I second the answers that place herbivores in the role of heavy cavalry (or, I would hazard, animal 'pikemen' - big masses of bodies that a few lions or dogs cannot really approach), or as runners, scouts etc.
But consider the social dynamics. Most carnivores are lone wolves (e.g. prey birds) or hunt in small packs. Two small packs of lions in the same territory will fight each other before they turn their attention to prey. Completely un-managable.
The strategists and generals of the army may well be intelligent herbivores, since they are used to dealing in large numbers and the movement of any army worthy of the name is necessarily the movement of a herd.
Managing an army is a man-management and foraging task. More soldiers die of disease and malnutrition than enemy action. Persuasive oratory by the general is constantly needed to prevent mutiny when the promised wages inevitably fail to materialise.
Your supreme commander is probably a Pig. He 'gets' the psychology of both plant eaters and meat eaters. He can make speeches that appeal to both.
His Aides de Camp include hares, horses, rats etc as well as carnivores. The army's chief quartermaster is a squirrel (for obvious reasons). The rats are his military police and political commissars (supported by dog packs as enforcers), they are everywhere and constantly on the lookout for sedition and poor morale.
The main body of the army - deployed in the centre - consists of a battle hardened Bovine core. They don't do much, but serve to anchor the centre and while they retain cohesion, are unlikely to be routed by a few mangy carnivores, especially since the former outnumber the latter. The Bovine blocks are probably officered by dogs to move them about effectively. This main core does not charge the enemy until their foes are on the brink of collapse, because once they let rip you ain't getting them back in formation.
The carnivores are deployed on the wings like traditional cavalry - to try and encircle the enemy centre, or as skirmishers ranged along the front to worry the main body of the enemy force, and possibly a few key shock troops kept in reserve - however this small cadre is unlikely to be decisive.
Another possible formation echoes renaissance pike and shot armies. Big blocks of dumb heavy Bovines (pikes) surrounded and supported by faster moving and more long-ranged carnivores (musketeers). When superior enemy numbers threaten, the carnivore sleeves of the animal tercio shelter under the legs of their more bulky comrades.
Substitute the pikemen for cows and the blocks of shot at the corners for carnivores. Then go read thos fabulous account of the Battle of Ceresole.
A snippet:
The pike and shot infantry had by this time adopted a system in which
arquebusiers and pikemen were intermingled in combined units; both the
French and the Imperial infantry contained men with firearms
interspersed in the larger columns of pikemen.[42] This combination of
pikes and small arms made close-quarters fighting extremely
bloody.[43] The mixed infantry was normally placed in separate
clusters, with the arquebusiers on the flanks of a central column of
pikemen; at Ceresole, however, the French infantry had been arranged
with the first rank of pikemen followed immediately by a rank of
arquebusiers, who were ordered to hold their fire until the two
columns met.[44] Montluc, who claimed to have devised the scheme,
wrote that:
In this way we should kill all their captains in the front rank. But
we found that they were as ingenious as ourselves, for behind their
first line of pikes they had put pistoleers.

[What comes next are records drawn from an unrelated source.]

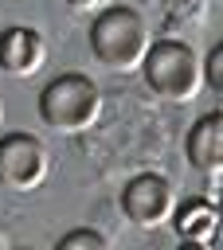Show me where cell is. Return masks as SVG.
Returning a JSON list of instances; mask_svg holds the SVG:
<instances>
[{
  "label": "cell",
  "instance_id": "7a4b0ae2",
  "mask_svg": "<svg viewBox=\"0 0 223 250\" xmlns=\"http://www.w3.org/2000/svg\"><path fill=\"white\" fill-rule=\"evenodd\" d=\"M137 70L145 74L149 90L160 94L164 102H192L203 90L200 55L184 39H153Z\"/></svg>",
  "mask_w": 223,
  "mask_h": 250
},
{
  "label": "cell",
  "instance_id": "4fadbf2b",
  "mask_svg": "<svg viewBox=\"0 0 223 250\" xmlns=\"http://www.w3.org/2000/svg\"><path fill=\"white\" fill-rule=\"evenodd\" d=\"M0 129H4V102H0Z\"/></svg>",
  "mask_w": 223,
  "mask_h": 250
},
{
  "label": "cell",
  "instance_id": "ba28073f",
  "mask_svg": "<svg viewBox=\"0 0 223 250\" xmlns=\"http://www.w3.org/2000/svg\"><path fill=\"white\" fill-rule=\"evenodd\" d=\"M168 223L176 227V238H180V242L215 246V234H219V207H215V199H207V195H192V199H184V203L172 207Z\"/></svg>",
  "mask_w": 223,
  "mask_h": 250
},
{
  "label": "cell",
  "instance_id": "5b68a950",
  "mask_svg": "<svg viewBox=\"0 0 223 250\" xmlns=\"http://www.w3.org/2000/svg\"><path fill=\"white\" fill-rule=\"evenodd\" d=\"M176 207V188L168 176L160 172H137L125 180L121 188V211L133 227L141 230H153V227H164L168 215Z\"/></svg>",
  "mask_w": 223,
  "mask_h": 250
},
{
  "label": "cell",
  "instance_id": "7c38bea8",
  "mask_svg": "<svg viewBox=\"0 0 223 250\" xmlns=\"http://www.w3.org/2000/svg\"><path fill=\"white\" fill-rule=\"evenodd\" d=\"M8 242H12V234H8V230H0V246H8Z\"/></svg>",
  "mask_w": 223,
  "mask_h": 250
},
{
  "label": "cell",
  "instance_id": "9c48e42d",
  "mask_svg": "<svg viewBox=\"0 0 223 250\" xmlns=\"http://www.w3.org/2000/svg\"><path fill=\"white\" fill-rule=\"evenodd\" d=\"M55 246H59V250H106V246H110V238H106L102 230L78 227V230H67V234H63Z\"/></svg>",
  "mask_w": 223,
  "mask_h": 250
},
{
  "label": "cell",
  "instance_id": "8992f818",
  "mask_svg": "<svg viewBox=\"0 0 223 250\" xmlns=\"http://www.w3.org/2000/svg\"><path fill=\"white\" fill-rule=\"evenodd\" d=\"M47 62V39L43 31L27 27V23H16V27H4L0 31V70L12 74V78H31L39 74Z\"/></svg>",
  "mask_w": 223,
  "mask_h": 250
},
{
  "label": "cell",
  "instance_id": "277c9868",
  "mask_svg": "<svg viewBox=\"0 0 223 250\" xmlns=\"http://www.w3.org/2000/svg\"><path fill=\"white\" fill-rule=\"evenodd\" d=\"M51 172V152L35 133H4L0 137V188L35 191Z\"/></svg>",
  "mask_w": 223,
  "mask_h": 250
},
{
  "label": "cell",
  "instance_id": "8fae6325",
  "mask_svg": "<svg viewBox=\"0 0 223 250\" xmlns=\"http://www.w3.org/2000/svg\"><path fill=\"white\" fill-rule=\"evenodd\" d=\"M70 12H78V16H94V12H102L110 0H63Z\"/></svg>",
  "mask_w": 223,
  "mask_h": 250
},
{
  "label": "cell",
  "instance_id": "52a82bcc",
  "mask_svg": "<svg viewBox=\"0 0 223 250\" xmlns=\"http://www.w3.org/2000/svg\"><path fill=\"white\" fill-rule=\"evenodd\" d=\"M184 148H188L192 168H196L203 180H219V172H223V113H219V109L203 113V117L192 125Z\"/></svg>",
  "mask_w": 223,
  "mask_h": 250
},
{
  "label": "cell",
  "instance_id": "30bf717a",
  "mask_svg": "<svg viewBox=\"0 0 223 250\" xmlns=\"http://www.w3.org/2000/svg\"><path fill=\"white\" fill-rule=\"evenodd\" d=\"M200 70H203V86L211 94H223V43H215L207 59H200Z\"/></svg>",
  "mask_w": 223,
  "mask_h": 250
},
{
  "label": "cell",
  "instance_id": "3957f363",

Neither side fired till
we were touching—and then there was a wholesale slaughter: every shot
told: the whole front rank on each side went down.[45]
Again, substitute the big bovines for pikes and the big cats for those armed with firearms.
Another bit of Ceresole from the link above that I like, which I have edited to substitute animals for men:
On the first charge, Enghien's wolfpack penetrated a corner of the
Imperial Bull-square, pushing through to the rear and losing some of
the volunteers from the Black Forrest.[54] As bulls ranks closed
again, the wolfpack turned and made a second charge under constant
arial attack from the hawks circling above the Imperial formations.
This was far more costly, and again failed to break the Imperial
Bulls. Enghien, now joined by Dampierre's Foxes, made a third
charge, which again failed to achieve a decisive result; fewer than a
hundred of the wolves remained afterwards.
Enghien believed the battle to be lost—according to Montluc, he
intended to stab himself, "which ancient Romans might do, but not good
Christians"—when St. Julian, the commander of his own Bulls, arrived
from the center of the battlefield and reported that the Imperial
Bulls there had broken formation after a long horn to horn tussle with
our own, and then been chased from the battlefield by our own
skirmishing hounds, which had been held in reserve.